Render the items below, from the line containing "How far from" through the end of the items, both ends inclusive, as a two-column CSV with the headers item_text and answer. Give one row per item, with its text and its answer each in a single quoted field and every line break replaced by a space.
--- start Data listing ---
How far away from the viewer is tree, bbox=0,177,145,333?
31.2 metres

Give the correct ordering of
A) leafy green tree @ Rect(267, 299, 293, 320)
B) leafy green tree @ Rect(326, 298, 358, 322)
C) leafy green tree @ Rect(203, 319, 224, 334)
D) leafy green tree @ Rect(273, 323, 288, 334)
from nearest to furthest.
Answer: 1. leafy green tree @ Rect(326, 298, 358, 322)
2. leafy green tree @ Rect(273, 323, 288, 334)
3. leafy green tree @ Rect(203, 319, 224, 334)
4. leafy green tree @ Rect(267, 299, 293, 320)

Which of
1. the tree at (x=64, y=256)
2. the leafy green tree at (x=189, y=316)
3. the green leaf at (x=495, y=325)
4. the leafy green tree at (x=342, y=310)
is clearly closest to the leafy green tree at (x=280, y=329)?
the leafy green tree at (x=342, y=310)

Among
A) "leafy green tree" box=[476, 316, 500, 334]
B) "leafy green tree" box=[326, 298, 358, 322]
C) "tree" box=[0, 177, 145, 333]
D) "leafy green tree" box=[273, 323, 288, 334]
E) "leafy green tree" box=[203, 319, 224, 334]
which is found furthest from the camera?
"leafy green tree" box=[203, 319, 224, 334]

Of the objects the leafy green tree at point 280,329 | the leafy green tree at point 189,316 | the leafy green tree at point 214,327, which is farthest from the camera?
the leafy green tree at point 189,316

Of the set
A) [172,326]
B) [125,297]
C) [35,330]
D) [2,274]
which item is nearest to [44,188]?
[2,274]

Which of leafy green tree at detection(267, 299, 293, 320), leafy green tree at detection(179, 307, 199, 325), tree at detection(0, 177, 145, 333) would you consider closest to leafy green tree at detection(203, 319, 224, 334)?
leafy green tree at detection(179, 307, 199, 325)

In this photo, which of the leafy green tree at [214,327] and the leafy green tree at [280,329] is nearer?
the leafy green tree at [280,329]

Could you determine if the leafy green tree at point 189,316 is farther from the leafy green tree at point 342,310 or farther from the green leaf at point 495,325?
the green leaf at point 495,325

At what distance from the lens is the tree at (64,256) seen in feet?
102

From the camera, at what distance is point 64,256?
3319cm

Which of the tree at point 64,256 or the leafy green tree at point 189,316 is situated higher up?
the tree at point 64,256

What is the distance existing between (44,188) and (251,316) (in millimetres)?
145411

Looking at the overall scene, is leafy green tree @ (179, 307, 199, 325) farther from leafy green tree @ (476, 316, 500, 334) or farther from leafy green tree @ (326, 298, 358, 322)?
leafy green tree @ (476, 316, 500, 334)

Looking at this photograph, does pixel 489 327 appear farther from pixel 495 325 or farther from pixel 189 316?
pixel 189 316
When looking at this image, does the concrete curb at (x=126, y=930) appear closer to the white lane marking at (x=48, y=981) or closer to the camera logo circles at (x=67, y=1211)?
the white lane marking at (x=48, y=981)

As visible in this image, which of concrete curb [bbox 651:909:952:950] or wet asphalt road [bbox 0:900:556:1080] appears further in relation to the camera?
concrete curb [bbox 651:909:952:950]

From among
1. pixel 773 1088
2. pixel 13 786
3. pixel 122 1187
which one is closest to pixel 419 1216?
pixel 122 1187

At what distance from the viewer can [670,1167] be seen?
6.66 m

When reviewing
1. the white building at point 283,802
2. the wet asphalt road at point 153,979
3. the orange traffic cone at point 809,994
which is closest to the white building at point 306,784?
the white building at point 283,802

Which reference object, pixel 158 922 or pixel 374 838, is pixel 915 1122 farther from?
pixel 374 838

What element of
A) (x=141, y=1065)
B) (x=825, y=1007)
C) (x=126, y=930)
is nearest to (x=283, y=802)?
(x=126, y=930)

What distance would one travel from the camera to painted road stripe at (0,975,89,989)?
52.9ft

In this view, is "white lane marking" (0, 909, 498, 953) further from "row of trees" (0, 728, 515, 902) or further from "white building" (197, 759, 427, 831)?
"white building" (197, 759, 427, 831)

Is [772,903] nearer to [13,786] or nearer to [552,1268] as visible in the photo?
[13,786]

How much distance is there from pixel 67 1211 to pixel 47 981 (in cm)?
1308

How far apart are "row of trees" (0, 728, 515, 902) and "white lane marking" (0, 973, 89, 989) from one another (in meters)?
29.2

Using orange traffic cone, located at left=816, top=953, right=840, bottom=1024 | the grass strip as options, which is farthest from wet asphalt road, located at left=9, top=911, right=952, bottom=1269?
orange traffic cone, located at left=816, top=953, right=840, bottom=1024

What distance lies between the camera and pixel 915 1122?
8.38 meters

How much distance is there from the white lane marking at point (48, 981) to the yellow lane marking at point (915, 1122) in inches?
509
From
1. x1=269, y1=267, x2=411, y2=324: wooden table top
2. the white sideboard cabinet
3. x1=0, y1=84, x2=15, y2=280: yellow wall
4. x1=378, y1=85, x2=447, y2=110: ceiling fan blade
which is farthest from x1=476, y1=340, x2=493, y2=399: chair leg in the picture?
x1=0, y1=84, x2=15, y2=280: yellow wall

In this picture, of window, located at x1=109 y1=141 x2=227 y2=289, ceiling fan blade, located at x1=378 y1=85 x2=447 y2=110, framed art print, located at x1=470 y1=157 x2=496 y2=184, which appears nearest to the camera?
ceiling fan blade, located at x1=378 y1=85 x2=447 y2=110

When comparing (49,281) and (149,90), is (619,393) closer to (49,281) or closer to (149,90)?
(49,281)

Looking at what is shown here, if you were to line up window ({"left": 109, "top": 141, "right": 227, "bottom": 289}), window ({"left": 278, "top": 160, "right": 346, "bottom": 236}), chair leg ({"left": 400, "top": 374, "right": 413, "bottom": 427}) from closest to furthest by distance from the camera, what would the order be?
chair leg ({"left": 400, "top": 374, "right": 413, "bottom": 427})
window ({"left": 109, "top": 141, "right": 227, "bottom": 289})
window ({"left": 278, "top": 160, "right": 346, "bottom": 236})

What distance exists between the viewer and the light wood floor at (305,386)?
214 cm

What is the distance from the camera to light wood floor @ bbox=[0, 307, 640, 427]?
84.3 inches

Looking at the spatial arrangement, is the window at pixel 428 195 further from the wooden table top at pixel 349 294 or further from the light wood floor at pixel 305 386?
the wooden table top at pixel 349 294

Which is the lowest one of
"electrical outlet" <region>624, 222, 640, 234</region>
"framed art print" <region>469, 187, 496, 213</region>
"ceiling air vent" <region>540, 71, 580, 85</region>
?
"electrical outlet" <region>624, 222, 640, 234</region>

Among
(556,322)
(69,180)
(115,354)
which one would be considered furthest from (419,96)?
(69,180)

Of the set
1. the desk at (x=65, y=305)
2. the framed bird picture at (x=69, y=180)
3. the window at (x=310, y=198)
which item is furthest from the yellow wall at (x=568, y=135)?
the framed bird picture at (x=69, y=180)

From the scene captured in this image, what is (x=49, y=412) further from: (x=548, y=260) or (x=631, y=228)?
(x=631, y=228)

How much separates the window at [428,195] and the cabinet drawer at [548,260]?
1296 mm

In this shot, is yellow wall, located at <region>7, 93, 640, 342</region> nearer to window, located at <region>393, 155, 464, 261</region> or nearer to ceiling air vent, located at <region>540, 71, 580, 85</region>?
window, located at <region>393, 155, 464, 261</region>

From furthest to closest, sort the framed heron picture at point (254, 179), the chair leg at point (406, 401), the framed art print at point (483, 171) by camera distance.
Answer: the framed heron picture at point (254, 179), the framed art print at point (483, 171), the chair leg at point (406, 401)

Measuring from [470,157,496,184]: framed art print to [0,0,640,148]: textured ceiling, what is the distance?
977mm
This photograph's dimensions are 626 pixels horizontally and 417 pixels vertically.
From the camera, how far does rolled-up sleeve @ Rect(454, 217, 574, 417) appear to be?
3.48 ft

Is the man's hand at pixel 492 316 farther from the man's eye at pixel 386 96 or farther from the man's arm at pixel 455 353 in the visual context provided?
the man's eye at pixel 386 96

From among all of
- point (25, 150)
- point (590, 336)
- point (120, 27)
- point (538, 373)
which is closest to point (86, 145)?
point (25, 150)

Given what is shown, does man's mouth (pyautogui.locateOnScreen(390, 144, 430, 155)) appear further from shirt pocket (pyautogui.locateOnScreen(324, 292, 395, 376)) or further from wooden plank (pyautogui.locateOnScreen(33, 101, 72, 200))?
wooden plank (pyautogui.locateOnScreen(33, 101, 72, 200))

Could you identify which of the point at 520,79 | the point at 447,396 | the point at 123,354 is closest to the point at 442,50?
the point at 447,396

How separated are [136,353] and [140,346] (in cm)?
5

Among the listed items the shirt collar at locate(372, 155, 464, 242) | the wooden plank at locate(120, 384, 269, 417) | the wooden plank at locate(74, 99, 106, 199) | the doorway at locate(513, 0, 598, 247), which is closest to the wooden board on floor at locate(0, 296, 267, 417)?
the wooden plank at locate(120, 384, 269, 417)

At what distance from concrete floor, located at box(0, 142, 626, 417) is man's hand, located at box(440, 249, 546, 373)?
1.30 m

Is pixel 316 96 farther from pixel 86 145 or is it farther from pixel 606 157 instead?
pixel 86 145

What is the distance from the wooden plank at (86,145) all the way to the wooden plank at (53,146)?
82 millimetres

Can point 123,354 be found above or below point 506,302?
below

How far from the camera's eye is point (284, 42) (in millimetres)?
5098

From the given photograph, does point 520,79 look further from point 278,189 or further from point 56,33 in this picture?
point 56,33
--- end Data listing ---
— Completed task —
item_text,answer
"How far from the camera's eye is point (284, 42) (in millimetres)?","5098"
"From the given photograph, does point 520,79 look further from point 278,189 or further from point 56,33 in this picture?","point 56,33"